Insect Science, Chinese Academy of Science

As cities grow and natural habitats shrink, urban wildlife must adapt to rapidly changing environments. A new study published in Insect Science shows that the guts of urban-dwelling wild bees contain detailed microbial signatures that reflect both bee health and the quality of the surrounding environment, offering a powerful new tool for monitoring ecological well-being in cities.

Researchers at Xi'an Jiaotong-Liverpool University (XJTLU) used metagenomic sequencing of the solitary mason bee Osmia excavata to analyze dietary pollen, gut bacteria and viruses, and antibiotic resistance genes across 10 urban agricultural sites in Suzhou, China. Their findings reveal how gut community data from a single tiny pollinator can expose hidden environmental pressures such as floral scarcity, pathogen spillover, and chemical contamination.

"Our study shows that the gut of a wild bee can act as a sensitive biological sensor of urban environmental quality," said corresponding author Dr. Min Tang of XJTLU. "By integrating diet, bacteria, viruses, and antibiotic resistance into a single metagenomic workflow, we capture ecological pressures that traditional field surveys often overlook."

Bee gut DNA reveals constrained diets shaped by urban vegetation

Metagenomic analysis of plant DNA showed that urban Osmia bees rely heavily on a small subset of floral resources, especially Brassica crops and the ornamental tree Platanus. Because Platanus is not typically preferred by bees, its frequent appearance suggests that city bees often forage opportunistically when options are limited.

Diet patterns varied across sites and closely matched local vegetation, demonstrating how the structure of urban landscapes strongly influences seasonal foraging opportunities.

A stable but environmentally sensitive microbiome

Across Suzhou's varied habitats, the bees maintained a relatively consistent "core" gut microbiome dominated by Gammaproteobacteria, particularly the bacterial genus Sodalis.

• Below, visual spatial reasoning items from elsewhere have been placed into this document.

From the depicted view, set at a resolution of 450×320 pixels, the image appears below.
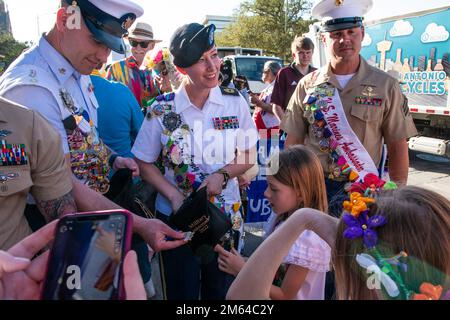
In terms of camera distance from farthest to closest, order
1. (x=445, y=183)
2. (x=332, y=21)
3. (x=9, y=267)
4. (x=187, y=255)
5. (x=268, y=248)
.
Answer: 1. (x=445, y=183)
2. (x=332, y=21)
3. (x=187, y=255)
4. (x=268, y=248)
5. (x=9, y=267)

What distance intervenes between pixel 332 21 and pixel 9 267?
2.19 metres

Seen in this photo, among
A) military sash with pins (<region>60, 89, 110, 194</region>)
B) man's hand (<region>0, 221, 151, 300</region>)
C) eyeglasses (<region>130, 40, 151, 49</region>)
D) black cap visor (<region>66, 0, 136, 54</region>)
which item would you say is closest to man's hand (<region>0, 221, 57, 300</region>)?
man's hand (<region>0, 221, 151, 300</region>)

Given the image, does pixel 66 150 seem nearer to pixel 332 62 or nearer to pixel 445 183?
pixel 332 62

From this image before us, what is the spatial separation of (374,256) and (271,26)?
29502 mm

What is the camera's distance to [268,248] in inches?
51.1

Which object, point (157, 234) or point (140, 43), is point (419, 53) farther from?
point (157, 234)

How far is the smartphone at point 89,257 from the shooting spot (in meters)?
0.86

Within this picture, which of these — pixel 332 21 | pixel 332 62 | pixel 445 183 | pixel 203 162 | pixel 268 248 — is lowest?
pixel 445 183

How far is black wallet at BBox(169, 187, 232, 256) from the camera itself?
168 centimetres

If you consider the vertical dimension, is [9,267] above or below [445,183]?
above

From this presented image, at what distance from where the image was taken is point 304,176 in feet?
6.50

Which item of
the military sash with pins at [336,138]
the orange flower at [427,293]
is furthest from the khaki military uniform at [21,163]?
the military sash with pins at [336,138]

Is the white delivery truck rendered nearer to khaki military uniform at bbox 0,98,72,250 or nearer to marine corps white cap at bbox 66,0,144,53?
marine corps white cap at bbox 66,0,144,53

This symbiont encoded the widest variety of enzymes needed to break down the pollen coat, underscoring its importance for bee nutrition.

At two sites, however, Sodalis was nearly absent, replaced by opportunistic bacteria such as Pseudomonas, indicating potential environmental stress or microbiome disruption.

Antibiotic resistance profiles mirror human impacts

The bee microbiomes carried 173 antibiotic resistance genes, including multidrug-resistant types that varied widely between sites. Although overall ARG levels were low, their distribution suggests exposure to different microbial communities or pollutants across the city.

"Wild bees silently accumulate signals of ecological stress from limited floral resources to traces of antibiotic resistance," said Dr. Tang. "These microbial cues can help identify threats to both pollinators and urban ecosystems."

A diverse virome reveals pathogen spillover

The bees' gut virome contained a broad array of previously unknown bacteriophages as well as the Apis mellifera filamentous virus (AmFV), a major honeybee pathogen. Its presence at multiple sites suggests a potential virus transmission via shared floral resources between managed honeybees and wild species.

Network analyses showed that phages played a key role in stabilizing gut microbial communities, while shifts in viral composition corresponded to disruptions in the bacterial community.

Microbial networks as early-warning indicators

The study found that bee gut ecosystems containing both bacteria and viruses were more resilient than bacteria-only communities. Reduced numbers of lytic phages, combined with increases in opportunistic bacteria and animal viruses, marked sites experiencing potential environmental stress.

"While our work focuses on a single bee species in one city, the approach is widely scalable," Dr. Tang added. "We hope these methods will inform pollinator-friendly urban planning and help develop early-warning microbiome biomarkers aligned with One Health principles."

Conclusion:

Urbanization fragments habitats, alters plant diversity, and exposes wildlife to pollutants and pathogens. Traditional biodiversity surveys rarely capture the physiological stress or microbe-mediated challenges faced by species such as wild bees, which play vital roles in pollinating urban and agricultural plants.

Metagenomic sequencing, analyzing all DNA within an organism's gut, provides a window into nutrition, microbial symbiosis, pathogen exposure, and environmental contaminants. This study demonstrates that such data can serve as a sensitive measure of wildlife well-being in human-dominated landscapes.

About the research team

The study was led by Dr. Min Tang , Department of Biosciences and Bioinformatics at XJTLU . Her research group focuses on the health of wild bees, host–symbiont interactions, conservation biology, and microbiome ecology. Integrating metagenomics, computational biology, and environmental science, the team investigates how insects respond and adapt to rapidly changing environments. The group brings together biologists, environmental scientists, and bioinformaticians, reflecting XJTLU's interdisciplinary research culture.